I’m not an F1 girlie (sorry) and I can’t say I understand the recent hype surrounding F1. BUT, I am a sports romance girlie, so I just had to try Cross the Line by Simone Soltani.
Cross the Line by Simone Soltani
Formula 1 driver Dev Anderson’s career is on the line. After a social media disaster leaves him with an angry team and sponsors threatening to jump ship, he needs someone to help save his image. At a party in Monaco, he bumps into the woman who can fix it all. There’s just one problem: she’s his best friend’s little sister. And, okay, maybe there’s another problem—he kissed her last year and hasn’t been able to stop thinking about it since.
Recent college grad Willow Williams needs a job. She may have a talent for seeing the bright side of any bad situation, but it’s hard to stay positive when she’s struggling to get hired. So when Dev offers her a temporary solution, she can’t help but say yes. Even if it means ignoring the crush she’s had on him since childhood.
Willow and Dev are determined to keep things strictly professional, regardless of old feelings and the blazing chemistry between them. But in the glittering and high-stakes world of Formula 1, some lines are meant to be crossed…
I’ve been an avid romance reader for a while now, but lately, I’m just burnt out on the genre. Like I still find romance books very enjoyable, but five-star romances have been few and far between.
I listened to the audiobook of Cross the Line (thank you Netgalley) and it was both a good and bad experience. The male narrator did an amazing job. He was into it, and it felt like he was really enjoying himself. Unfortunately, the female narrator put me off a bit. She sounded very young, and was very monotone.
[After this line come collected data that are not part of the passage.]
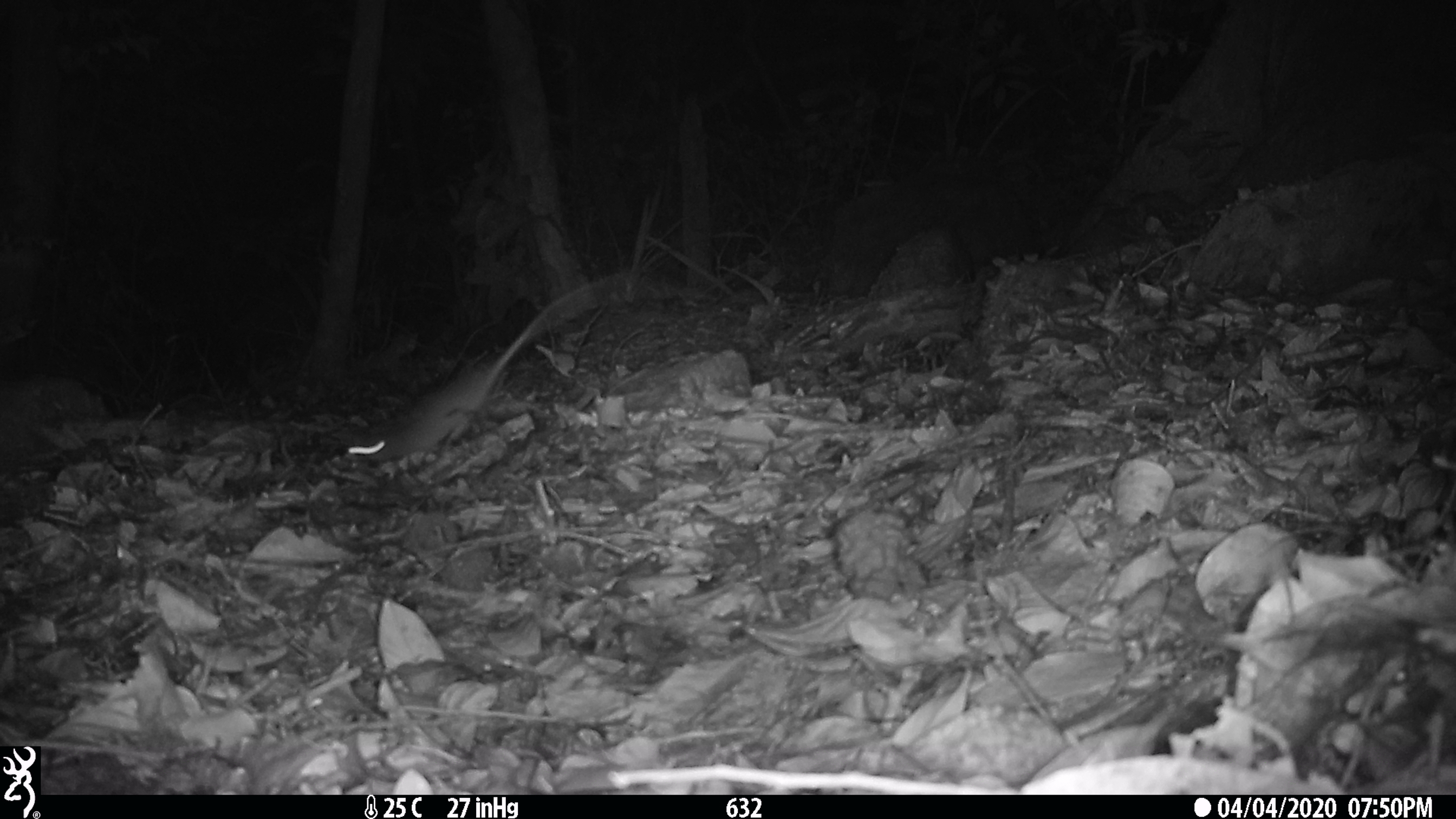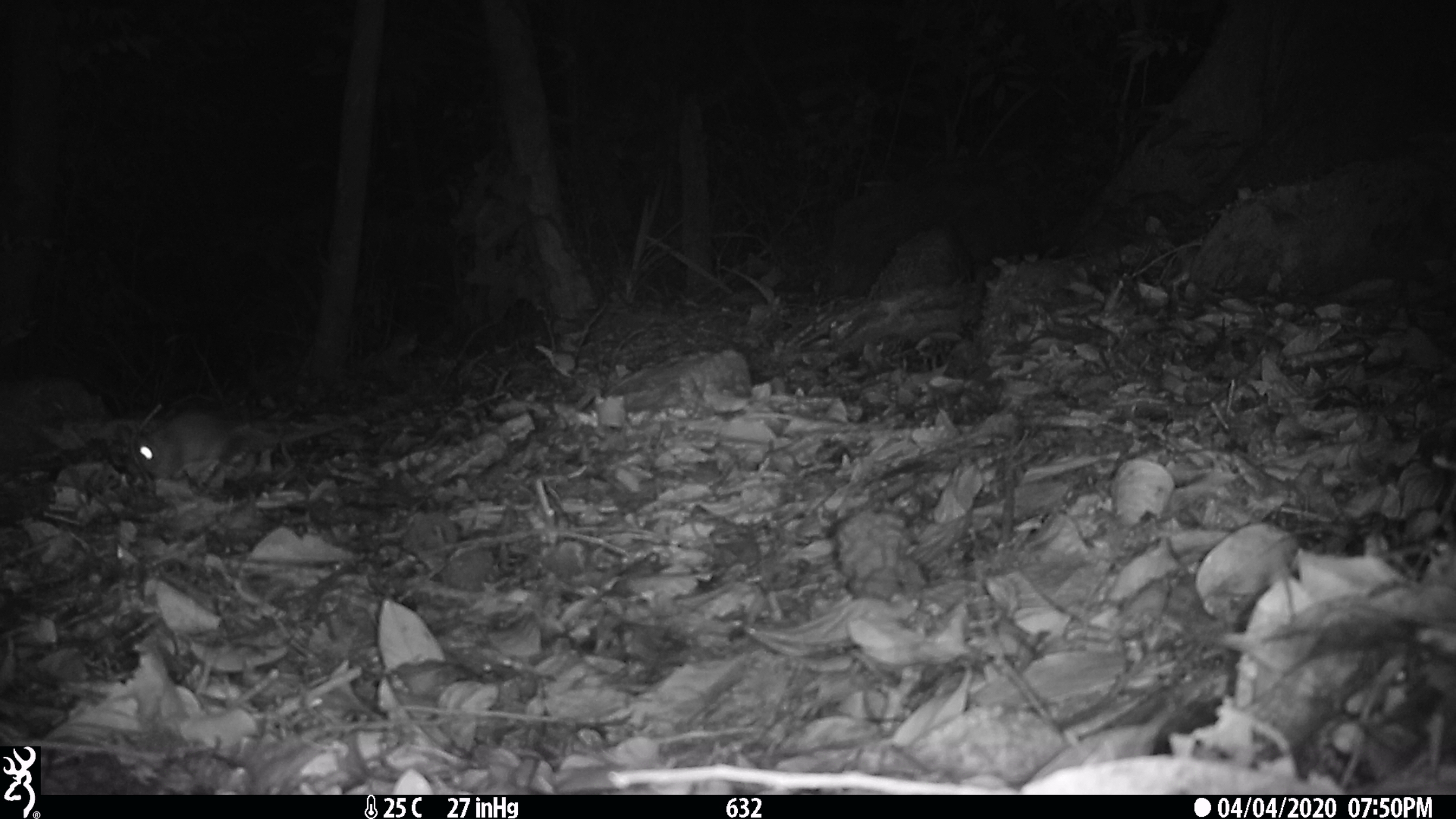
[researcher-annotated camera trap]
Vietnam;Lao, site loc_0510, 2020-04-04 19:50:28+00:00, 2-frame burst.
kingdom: Animalia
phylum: Chordata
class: Mammalia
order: Rodentia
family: Muridae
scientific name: Muridae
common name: old-world mice and rats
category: unidentified murid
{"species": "unidentified murid (old-world mice and rats) (Muridae)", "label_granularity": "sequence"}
Overall this book read very young. The characters were 21 and 25, but it still felt a bit YA to me. The way the characters talked, thought, and handled certain situations made them seem more like teenagers, but it could have also been the delivery of the narration.
Low stakes, low angst
Cross the Line was also very low stakes. There’s nothing wrong with that, I know a lot of people want lower-stakes romance books with no third-act breakup, but that’s not me. I want the angst, the pining, the hurt.
For example, a main conflict is that he’s her boss, and she’s his employee. They don’t want to taint her reputation by being in a relationship (as she would be seen as “sleeping with the boss to get on top”), but they aren’t careful with their interactions at all. They make out in a club full of other people at one point, and I thought for sure they would be caught and would have to navigate that, but it just didn’t happen.
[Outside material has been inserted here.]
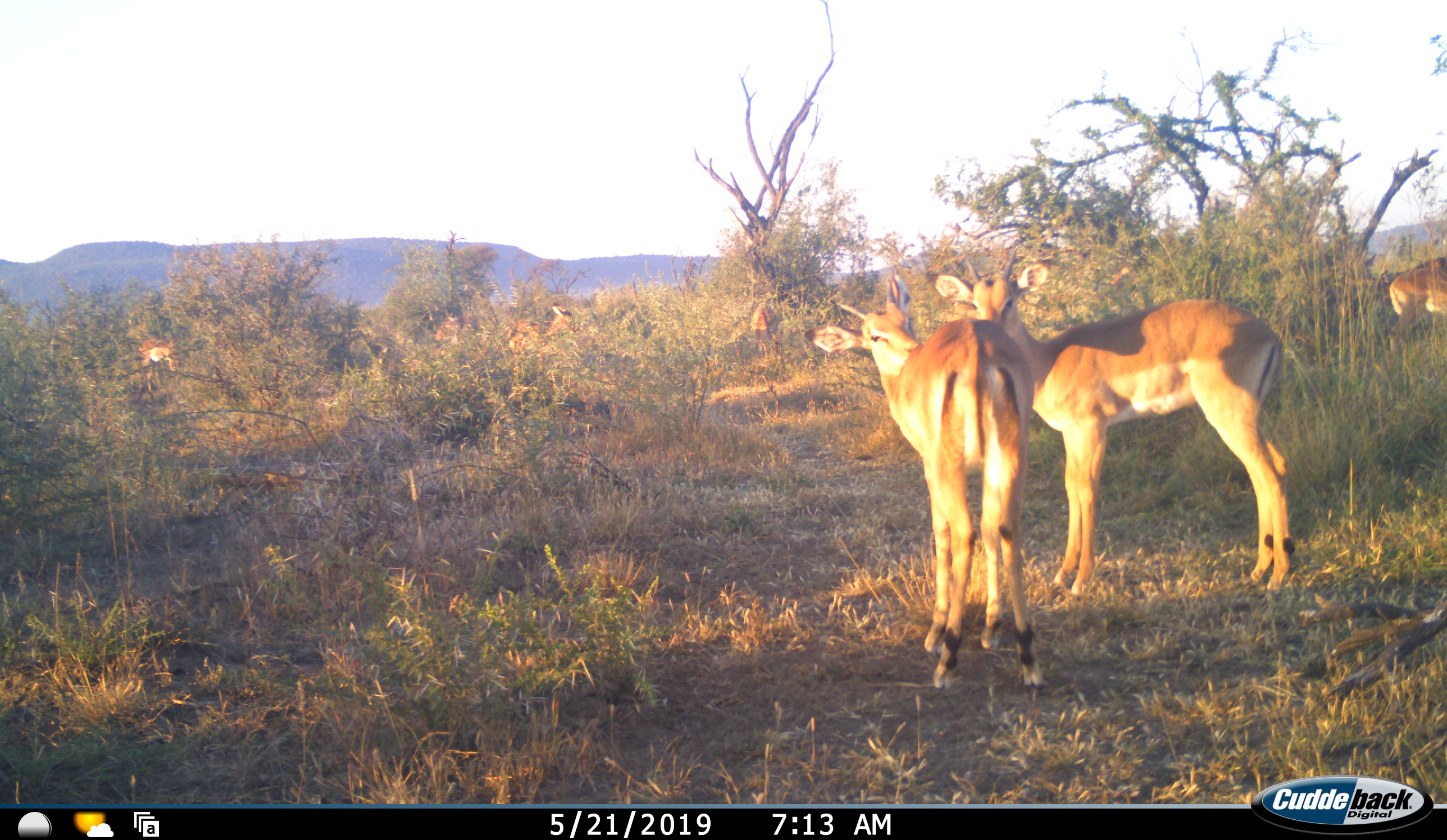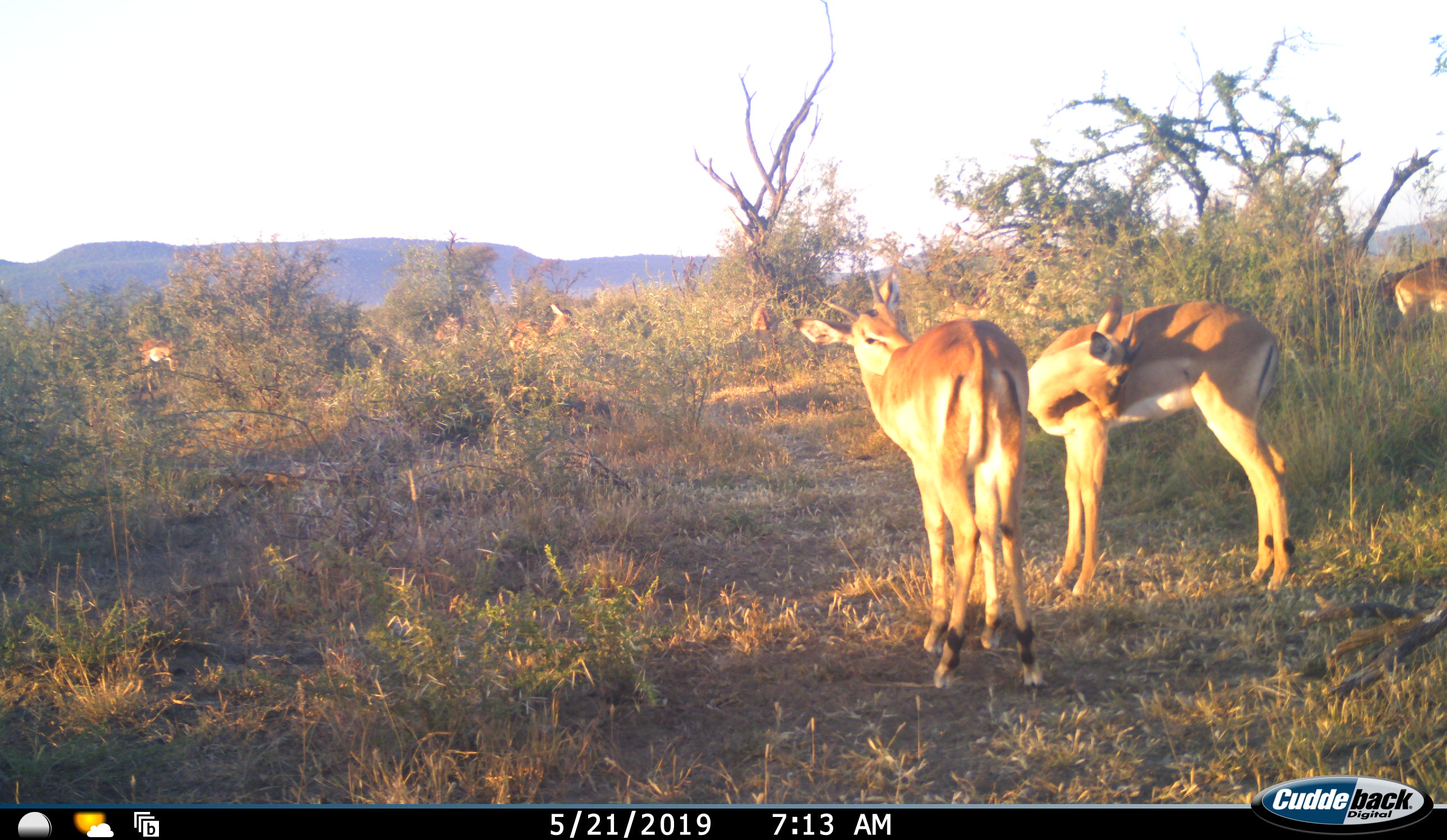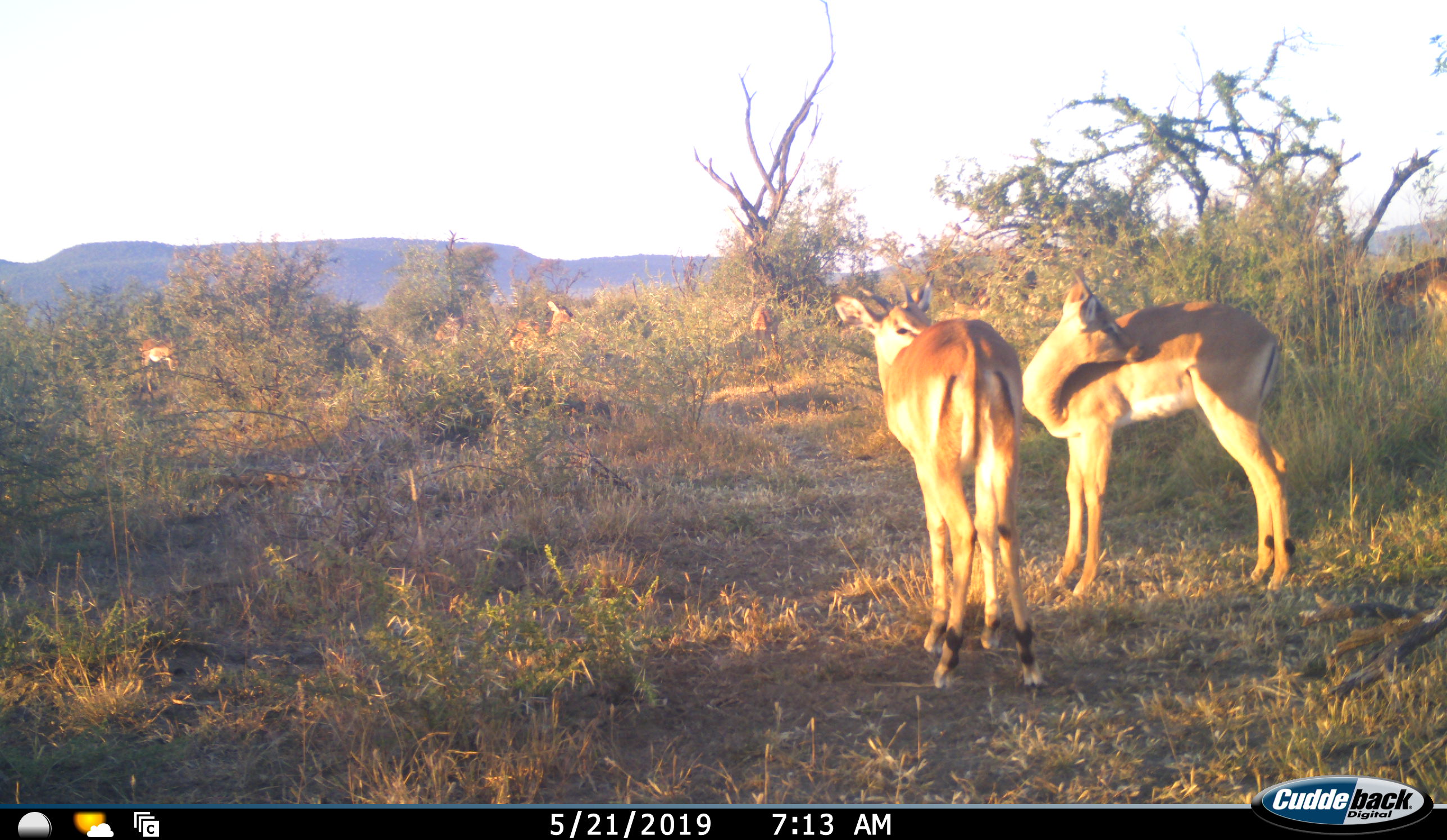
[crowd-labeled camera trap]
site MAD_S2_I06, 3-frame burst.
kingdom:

It felt like these conflicts were being set up, but they didn’t pay off. And that’s fine. The conflicts were handled in mostly mature ways, I just wish there was more tension. I would have made different editing choices (especially during the prologue), but overall this wasn’t a bad book.
Is it a good F1 romance?
I can’t be the judge of that. I know next to nothing about F1, so I can’t tell if the “sport” part of this book was accurate. It is dual POV, so we do get a lot of Dev’s perspective when he’s actually racing, which I liked.
I also think we got some progressive representation in this book. Dev is South Asian and Willow is Black, and Willow has hyper-mobility, something I knew very little about before starting this book, but now I know more!
Cross the Line is a fun, joyful sports romance. I laughed out loud a few times and I really liked some of the side characters. I would definitely read more from Soltani (hoping she turns this into a series actually) and I would read more F1 romances as well.
I received a review copy from Netgalley. All opinions are my own.